# Stripping Metallic Coatings



## goldsilverpro (Jul 11, 2012)

For those that are interested, here's a fairly definitive article on stripping most types of plated metals from most substrate metals, without attacking the substrate. Sorry, but you'll either have to rotate the pages yourself or cock your head to the left. Most pdf readers have rotate clockwise under the View menu.


----------



## philddreamer (Jul 11, 2012)

Thank you Chris!

Phil


----------



## FrugalRefiner (Jul 11, 2012)

Awesome!!! :lol: 

Thank you so much for sharing!!!

Dave


----------



## jmdlcar (Jul 11, 2012)

Hi,

I only have a HP TouchPad for the internet and it won't let me view ATTACHMENTS files. So can they be posted both ways?

Thanks
Jack


----------



## goldsilverpro (Jul 11, 2012)

jmdlcar said:


> Hi,
> 
> I only have a HP TouchPad for the internet and it won't let me view ATTACHMENTS files. So can they be posted both ways?
> 
> ...



You didn't need to post in triplicate, so I deleted the other 2.

These files range from 7 to 43 pages and I think it would be way too cumbersome to put the entire text on a post. In any case, I'm not going to even attempt it.

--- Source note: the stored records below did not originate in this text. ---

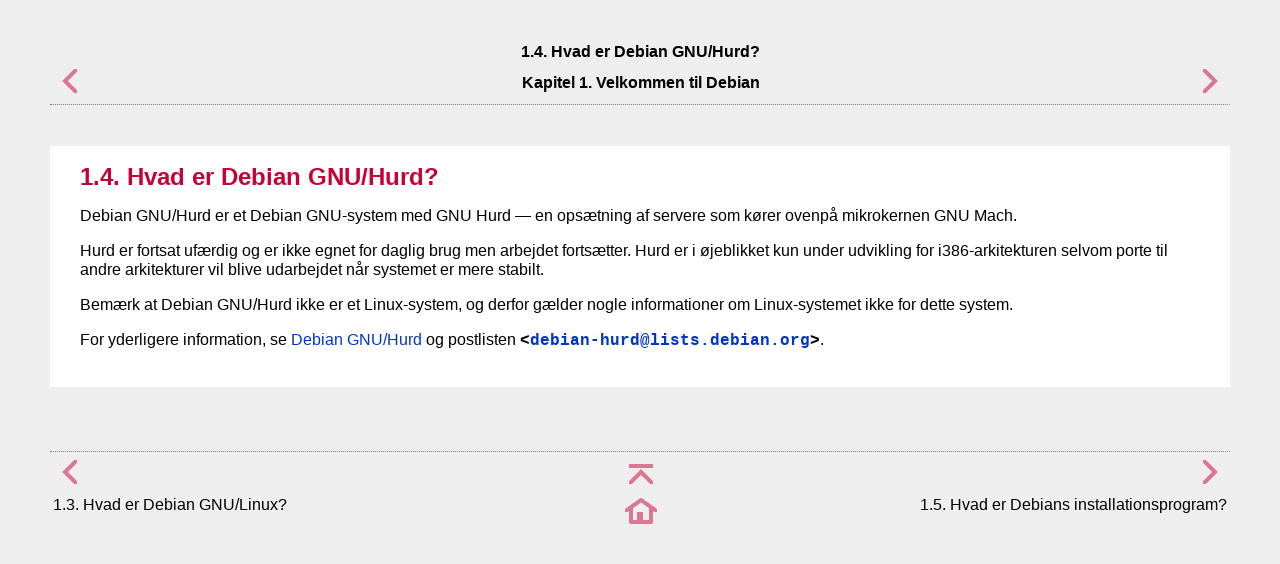

--- FILE ---
content_type: text/html
request_url: https://d-i.debian.org/manual/da.s390x/ch01s04.html
body_size: 872
content:
<html>
<head>
<meta http-equiv="Content-Type" content="text/html; charset=UTF-8">
<title>1.4. Hvad er Debian GNU/Hurd?</title>
<link rel="stylesheet" type="text/css" href="install.css">
<meta name="generator" content="DocBook XSL Stylesheets Vsnapshot">
<link rel="home" href="index.html" title="Installationsguide for Debian GNU/Linux">
<link rel="up" href="ch01.html" title="Kapitel 1. Velkommen til Debian">
<link rel="prev" href="ch01s03.html" title="1.3. Hvad er Debian GNU/Linux?">
<link rel="next" href="ch01s05.html" title="1.5. Hvad er Debians installationsprogram?">
</head>
<body bgcolor="white" text="black" link="#0000FF" vlink="#840084" alink="#0000FF">
<div class="navheader">
<table width="100%" summary="Navigation header">
<tr><th colspan="3" align="center">1.4. Hvad er Debian GNU/Hurd?</th></tr>
<tr>
<td width="20%" align="left">
<a accesskey="p" href="ch01s03.html"><img src="images/prev.png" alt="forrige"></a> </td>
<th width="60%" align="center">Kapitel 1. Velkommen til Debian</th>
<td width="20%" align="right"> <a accesskey="n" href="ch01s05.html"><img src="images/next.png" alt="næste"></a>
</td>
</tr>
</table>
<hr>
</div>
<div class="sect1">
<div class="titlepage"><div><div><h2 class="title">
<a name="what-is-debian-hurd"></a>1.4. Hvad er Debian GNU/Hurd?</h2></div></div></div>
<p>Debian GNU/Hurd er et Debian GNU-system med GNU Hurd — en opsætning af servere som kører ovenpå mikrokernen GNU Mach. </p>
<p>Hurd er fortsat ufærdig og er ikke egnet for daglig brug men arbejdet fortsætter. Hurd er i øjeblikket kun under udvikling for i386-arkitekturen selvom porte til andre arkitekturer vil blive udarbejdet når systemet er mere stabilt. </p>
<p>Bemærk at Debian GNU/Hurd ikke er et Linux-system, og derfor gælder nogle informationer om Linux-systemet ikke for dette system. </p>
<p>For yderligere information, se <a class="ulink" href="http://www.debian.org/ports/hurd/" target="_top"> Debian GNU/Hurd</a> og postlisten <code class="email">&lt;<a class="email" href="mailto:debian-hurd@lists.debian.org">debian-hurd@lists.debian.org</a>&gt;</code>. </p>
</div>
<div class="navfooter">
<hr>
<table width="100%" summary="Navigation footer">
<tr>
<td width="40%" align="left">
<a accesskey="p" href="ch01s03.html"><img src="images/prev.png" alt="forrige"></a> </td>
<td width="20%" align="center"><a accesskey="u" href="ch01.html"><img src="images/up.png" alt="op"></a></td>
<td width="40%" align="right"> <a accesskey="n" href="ch01s05.html"><img src="images/next.png" alt="næste"></a>
</td>
</tr>
<tr>
<td width="40%" align="left" valign="top">1.3. Hvad er Debian GNU/Linux? </td>
<td width="20%" align="center"><a accesskey="h" href="index.html"><img src="images/home.png" alt="hjem"></a></td>
<td width="40%" align="right" valign="top"> 1.5. Hvad er Debians installationsprogram?</td>
</tr>
</table>
</div>
</body>
</html>


--- FILE ---
content_type: text/css
request_url: https://d-i.debian.org/manual/da.s390x/install.css
body_size: 712
content:
/* Cascading stylesheet for the Debian Installer Installation Guide */

/* global style of the page */
body {
    background-color: #EEEEEE;
    border: 40px solid #EEEEEE;
    margin: 0;
    padding: 0 10px;
    font-family: "liberation sans", "Myriad ", "Bitstream Vera Sans", "Lucida Grande", "Luxi Sans", "Trebuchet MS", helvetica, verdana, arial, sans-serif;
    line-height: 1.2em;
}

@media (max-width: 5in), (max-device-width: 5in){
    body {
        border: 0px;
        padding: 0px;
    }
}

body > div.book, body > div.article, body > div.set, body > div.preface, body > div.chapter, body > div.section, body > div.appendix, body > div.part, div.sect1 {
    margin-top: 0;
    padding: 2em 6em 6em;
}
body > div.book, body > div.article, body > div.set, body > div.preface, body > div.chapter, body > div.section, body > div.appendix, body > div.part, div.sect1 {
    padding: 2em;
}

body > div.book, body > div.article, body > div.set, body > div.preface, body > div.chapter, body > div.section, body > div.appendix, body > div.part, body > div.index, div.sect1 {
    background-color: #FFFFFF;
    margin: 40px auto 4em;
    padding: 1px 40px 20px 30px;
}

@media (max-width: 1024px) {
    body > div.book, body > div.article, body > div.set, body > div.preface, body > div.chapter, body > div.section, body > div.appendix, body > div.part, body > div.index, div.sect1 {
        max-width: 45em;
    }
}
@media (min-width: 1025px) {
    body > div.book, body > div.article, body > div.set, body > div.preface, body > div.chapter, body > div.section, body > div.appendix, body > div.part, body > div.index, div.sect1 {
        max-width: 70em;
    }
}
@media (max-width: 5in), (max-device-width: 5in){
    body > div.book, body > div.article, body > div.set, body > div.preface, body > div.chapter, body > div.section, body > div.appendix, body > div.part, body > div.index, div.sect1 {
        max-width: 100%;
    }
}

hr {
    border-top: 1px dotted #808080;
    margin: 0;
}

a:link {
    color: #0035C7;
    text-decoration: none;
}
a:visited {
    color: #00207A;
    text-decoration: none;
}
a:link:hover {
    color: #00207A;
    text-decoration: underline;
}

code {
    font-family: "liberation mono","bitstream vera mono","dejavu mono",monospace;
    font-weight: bold;
    word-wrap: break-word;
}

h1 {
    color: #C70036;
    line-height: 1.1em;
}

h2, h3, h4, h5, h6 {
    color: #C70036;
}

@media (max-width: 5in), (max-device-width: 5in){
    dl, dt, dd {
        margin-left: 0.25em;
    }

    ul {
        padding-left: 1.5em;
    }
}


/* for first page */
.book > .titlepage h1.title {
    text-align: center;
}
.titlepage h1.title {
    text-align: left;
}

.authorgroup div {
    text-align: center;
}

I can give you a link for an online copy of where this info came from. This is a pain to navigate, but it's the best I can do.
http://metalfinishing.epubxp.com/issue/49721


----------



## jmdlcar (Jul 11, 2012)

I just wanted make sure some seen it sorry. Some web site ATTACHMENTS works.


----------



## BAMGOLD (Jul 11, 2012)

Fantastic!


----------